Denn der demografische Wandel erlaubt es den jungen, gut Ausgebildeten, sich immer stärker auszusuchen, wo sie arbeiten möchten. Arbeitskultur und Führung müssen sich verändern, damit Millennials den Unternehmen dabei helfen, wettbewerbsfähig zu bleiben. Ansonsten suchen sich die jungen Talente eben etwas anderes.
Arbeit diverser denken
Zweitens sollten Unternehmen versuchen, generell einen diversen Bewerberpool anzusprechen. So können zum Beispiel durch flexible Arbeitszeitmodelle bestimmte Jobs für Eltern attraktiver werden. Der Abbau von Vorurteilen bezüglich zum Beispiel Frauen in technischen Berufen und Männern in der Pflege würde deutlich größere Bewerber:innenzahlen ermöglichen. Englischsprachige Teams erleichtern den Jobeinstieg ausländischer Bewerber:innen. Analysen zeigen ein enormes, ungenutztes Beschäftigungspotenzial vor allem bei Frauen, älteren Menschen und Migranten.
Technische Hilfsmittel und regelmäßige Pausenzeiten könnten Arbeitnehmer:innen im höheren Alter erlauben, länger und besser zu arbeiten. So unterstreichen zahlreiche Studien, dass die Leistungswandlung älterer Beschäftigter kein Hemmnis für die Arbeitsproduktivität und Innovationsfähigkeit darstellt. Viele wichtige Fähigkeiten bleiben über das Leben hinweg konstant und hängen nicht mit dem Alter zusammen: etwa die individuelle Motivation, Lernbereitschaft und die Flexibilität.
Chancen durch Automatisierung
Die anstehenden Umbrüche auf den Arbeitsmarkt beeinflussen natürlich nicht nur einzelne Unternehmen. Sie haben Auswirkungen auf die gesamte Volkswirtschaft. Thomas Christiaans und Karsten Lübke von der FOM Hochschule in Dortmund haben die Auswirkungen des demografischen Wandels auf das deutsche Wirtschaftssystem analysiert.

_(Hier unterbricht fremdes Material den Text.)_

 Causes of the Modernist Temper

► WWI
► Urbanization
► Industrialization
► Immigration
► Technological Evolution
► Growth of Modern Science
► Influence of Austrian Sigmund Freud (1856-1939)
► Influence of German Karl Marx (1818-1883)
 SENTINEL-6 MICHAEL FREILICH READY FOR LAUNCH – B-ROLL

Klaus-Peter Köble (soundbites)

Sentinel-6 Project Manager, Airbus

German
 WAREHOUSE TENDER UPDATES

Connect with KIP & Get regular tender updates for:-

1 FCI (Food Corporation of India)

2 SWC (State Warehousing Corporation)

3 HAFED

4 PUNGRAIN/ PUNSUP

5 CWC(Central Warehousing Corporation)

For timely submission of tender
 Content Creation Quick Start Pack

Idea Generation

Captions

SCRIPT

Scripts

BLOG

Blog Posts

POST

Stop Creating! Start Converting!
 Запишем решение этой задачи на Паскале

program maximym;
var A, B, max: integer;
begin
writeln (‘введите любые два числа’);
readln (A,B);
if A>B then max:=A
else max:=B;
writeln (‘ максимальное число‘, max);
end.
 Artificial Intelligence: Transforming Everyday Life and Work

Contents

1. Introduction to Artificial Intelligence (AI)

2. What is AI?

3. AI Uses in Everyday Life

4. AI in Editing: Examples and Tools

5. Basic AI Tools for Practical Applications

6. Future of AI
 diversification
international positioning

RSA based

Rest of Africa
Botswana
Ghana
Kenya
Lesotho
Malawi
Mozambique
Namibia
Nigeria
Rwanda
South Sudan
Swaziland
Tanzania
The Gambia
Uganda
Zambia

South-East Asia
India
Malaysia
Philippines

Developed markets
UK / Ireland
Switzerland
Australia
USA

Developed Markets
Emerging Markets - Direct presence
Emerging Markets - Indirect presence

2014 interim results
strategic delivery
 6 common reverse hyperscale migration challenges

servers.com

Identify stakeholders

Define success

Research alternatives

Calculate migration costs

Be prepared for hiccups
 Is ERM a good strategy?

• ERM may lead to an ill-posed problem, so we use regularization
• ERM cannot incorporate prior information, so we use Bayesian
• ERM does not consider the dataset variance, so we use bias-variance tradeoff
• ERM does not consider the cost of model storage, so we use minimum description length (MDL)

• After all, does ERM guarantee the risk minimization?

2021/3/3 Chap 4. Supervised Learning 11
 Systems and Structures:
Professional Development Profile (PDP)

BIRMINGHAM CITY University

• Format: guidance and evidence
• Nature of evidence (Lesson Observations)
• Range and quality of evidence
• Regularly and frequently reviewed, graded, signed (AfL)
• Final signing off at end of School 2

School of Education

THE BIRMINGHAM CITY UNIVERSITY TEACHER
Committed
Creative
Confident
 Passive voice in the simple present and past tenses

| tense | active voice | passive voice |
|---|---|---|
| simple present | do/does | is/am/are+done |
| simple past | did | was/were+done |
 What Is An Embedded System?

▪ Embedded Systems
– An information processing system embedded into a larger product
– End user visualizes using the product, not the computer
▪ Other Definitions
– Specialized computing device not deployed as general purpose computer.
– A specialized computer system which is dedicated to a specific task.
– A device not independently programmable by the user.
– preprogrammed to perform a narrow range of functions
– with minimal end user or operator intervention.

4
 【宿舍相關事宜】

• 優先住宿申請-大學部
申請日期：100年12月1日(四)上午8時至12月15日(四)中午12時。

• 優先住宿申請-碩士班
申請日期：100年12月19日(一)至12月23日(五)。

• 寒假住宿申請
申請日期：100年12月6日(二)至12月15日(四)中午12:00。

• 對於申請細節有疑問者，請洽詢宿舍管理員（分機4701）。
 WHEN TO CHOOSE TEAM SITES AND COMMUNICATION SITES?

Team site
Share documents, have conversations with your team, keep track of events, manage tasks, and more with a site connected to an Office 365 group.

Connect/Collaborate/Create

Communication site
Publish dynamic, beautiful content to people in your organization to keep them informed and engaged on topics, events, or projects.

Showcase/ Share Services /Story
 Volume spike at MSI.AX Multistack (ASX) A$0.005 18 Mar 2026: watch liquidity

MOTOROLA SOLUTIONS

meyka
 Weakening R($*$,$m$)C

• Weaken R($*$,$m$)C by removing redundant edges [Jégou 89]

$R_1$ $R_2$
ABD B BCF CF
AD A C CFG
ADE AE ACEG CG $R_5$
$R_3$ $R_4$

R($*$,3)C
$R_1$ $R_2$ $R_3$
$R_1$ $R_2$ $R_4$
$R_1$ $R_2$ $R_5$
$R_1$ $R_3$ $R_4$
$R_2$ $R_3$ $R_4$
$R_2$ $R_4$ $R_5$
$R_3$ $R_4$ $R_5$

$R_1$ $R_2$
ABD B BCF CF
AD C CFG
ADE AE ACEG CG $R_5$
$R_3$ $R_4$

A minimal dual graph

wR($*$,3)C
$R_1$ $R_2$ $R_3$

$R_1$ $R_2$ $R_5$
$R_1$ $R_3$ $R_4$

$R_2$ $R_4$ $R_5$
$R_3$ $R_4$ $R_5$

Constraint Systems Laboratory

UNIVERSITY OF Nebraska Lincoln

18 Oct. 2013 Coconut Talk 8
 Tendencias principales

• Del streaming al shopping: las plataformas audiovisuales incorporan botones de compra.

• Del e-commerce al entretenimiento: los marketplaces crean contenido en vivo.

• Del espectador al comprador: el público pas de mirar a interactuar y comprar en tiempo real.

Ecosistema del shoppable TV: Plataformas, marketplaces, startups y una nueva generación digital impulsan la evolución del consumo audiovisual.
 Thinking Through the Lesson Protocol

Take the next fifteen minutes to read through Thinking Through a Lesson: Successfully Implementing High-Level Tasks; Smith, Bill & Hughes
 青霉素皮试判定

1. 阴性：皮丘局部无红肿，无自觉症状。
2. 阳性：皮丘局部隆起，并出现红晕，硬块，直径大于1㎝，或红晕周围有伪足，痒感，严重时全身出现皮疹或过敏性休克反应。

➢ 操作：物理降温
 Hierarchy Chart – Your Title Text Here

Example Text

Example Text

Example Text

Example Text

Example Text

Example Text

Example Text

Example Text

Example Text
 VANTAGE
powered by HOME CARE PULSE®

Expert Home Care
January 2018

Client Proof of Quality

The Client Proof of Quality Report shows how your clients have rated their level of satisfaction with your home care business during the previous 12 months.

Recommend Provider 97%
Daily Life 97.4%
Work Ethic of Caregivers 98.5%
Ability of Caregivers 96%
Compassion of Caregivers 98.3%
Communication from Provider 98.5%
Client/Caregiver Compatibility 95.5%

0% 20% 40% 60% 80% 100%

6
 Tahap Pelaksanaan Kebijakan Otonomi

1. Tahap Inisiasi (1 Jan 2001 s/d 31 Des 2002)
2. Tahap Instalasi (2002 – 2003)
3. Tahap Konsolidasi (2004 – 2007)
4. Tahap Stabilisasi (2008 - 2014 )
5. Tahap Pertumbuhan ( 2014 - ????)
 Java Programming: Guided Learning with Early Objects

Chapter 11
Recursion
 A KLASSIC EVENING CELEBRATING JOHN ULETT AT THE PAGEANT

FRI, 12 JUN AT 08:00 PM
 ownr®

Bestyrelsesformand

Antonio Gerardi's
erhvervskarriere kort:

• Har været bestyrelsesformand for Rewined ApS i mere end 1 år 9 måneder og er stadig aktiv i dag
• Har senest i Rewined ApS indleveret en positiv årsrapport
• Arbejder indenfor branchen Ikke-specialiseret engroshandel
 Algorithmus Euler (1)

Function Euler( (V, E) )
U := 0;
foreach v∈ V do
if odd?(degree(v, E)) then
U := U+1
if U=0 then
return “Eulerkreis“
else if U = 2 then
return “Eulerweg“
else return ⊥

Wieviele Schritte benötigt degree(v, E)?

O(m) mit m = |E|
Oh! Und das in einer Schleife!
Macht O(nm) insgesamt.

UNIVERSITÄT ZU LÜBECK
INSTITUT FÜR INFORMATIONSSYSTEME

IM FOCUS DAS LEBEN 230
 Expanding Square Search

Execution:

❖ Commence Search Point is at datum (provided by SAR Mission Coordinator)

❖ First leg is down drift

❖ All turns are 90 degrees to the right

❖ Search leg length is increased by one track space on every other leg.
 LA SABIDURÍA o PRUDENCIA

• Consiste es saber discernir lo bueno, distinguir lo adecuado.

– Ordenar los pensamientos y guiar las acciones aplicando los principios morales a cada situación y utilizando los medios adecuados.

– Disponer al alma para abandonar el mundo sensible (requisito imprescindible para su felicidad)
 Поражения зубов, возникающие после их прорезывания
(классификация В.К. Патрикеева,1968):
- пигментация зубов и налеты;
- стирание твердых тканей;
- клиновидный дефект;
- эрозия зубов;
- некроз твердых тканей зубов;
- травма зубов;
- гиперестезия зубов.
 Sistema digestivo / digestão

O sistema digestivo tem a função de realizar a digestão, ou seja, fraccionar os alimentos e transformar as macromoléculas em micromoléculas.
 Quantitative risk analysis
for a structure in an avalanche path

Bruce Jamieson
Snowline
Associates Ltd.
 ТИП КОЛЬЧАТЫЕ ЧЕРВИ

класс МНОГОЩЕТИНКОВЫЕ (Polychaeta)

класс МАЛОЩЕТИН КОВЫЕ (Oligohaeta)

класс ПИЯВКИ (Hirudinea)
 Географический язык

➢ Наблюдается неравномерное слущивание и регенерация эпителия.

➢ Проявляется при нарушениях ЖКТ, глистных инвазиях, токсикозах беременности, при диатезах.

Ihre Ergebnisse stimmen sie eher pessimistisch. „Die Theorie sagt voraus, dass das Pro-Kopf-BIP sinken wird, und der einzige Ausweg scheint zu sein, auf eine verstärkte Automatisierung zu setzen“, schreiben sie. Das BIP pro Kopf ist das Bruttoinlandsprodukt pro Person und somit ein Maß für den durchschnittlichen Wohlstand der Bevölkerung.
Auch wenn uns die Automatisierung also kurzfristig nicht aus dem Schlamassel helfen kann, könnte sie langfristig unseren Wohlstand sichern. „Das bedeutet für eine Volkswirtschaft wie Deutschland auch hinsichtlich der internationalen Konkurrenzfähigkeit, dass mehr Investitionen in die Forschung und Entwicklung erforderlich sein werden, um diese Automatisierung zu ermöglichen“, schreiben die Forscher. Gleichzeitig bedürfe es mehr sozialen Ausgleichs, damit nicht etwaige Verteilungskämpfe die Stabilität der Volkswirtschaft bedrohen.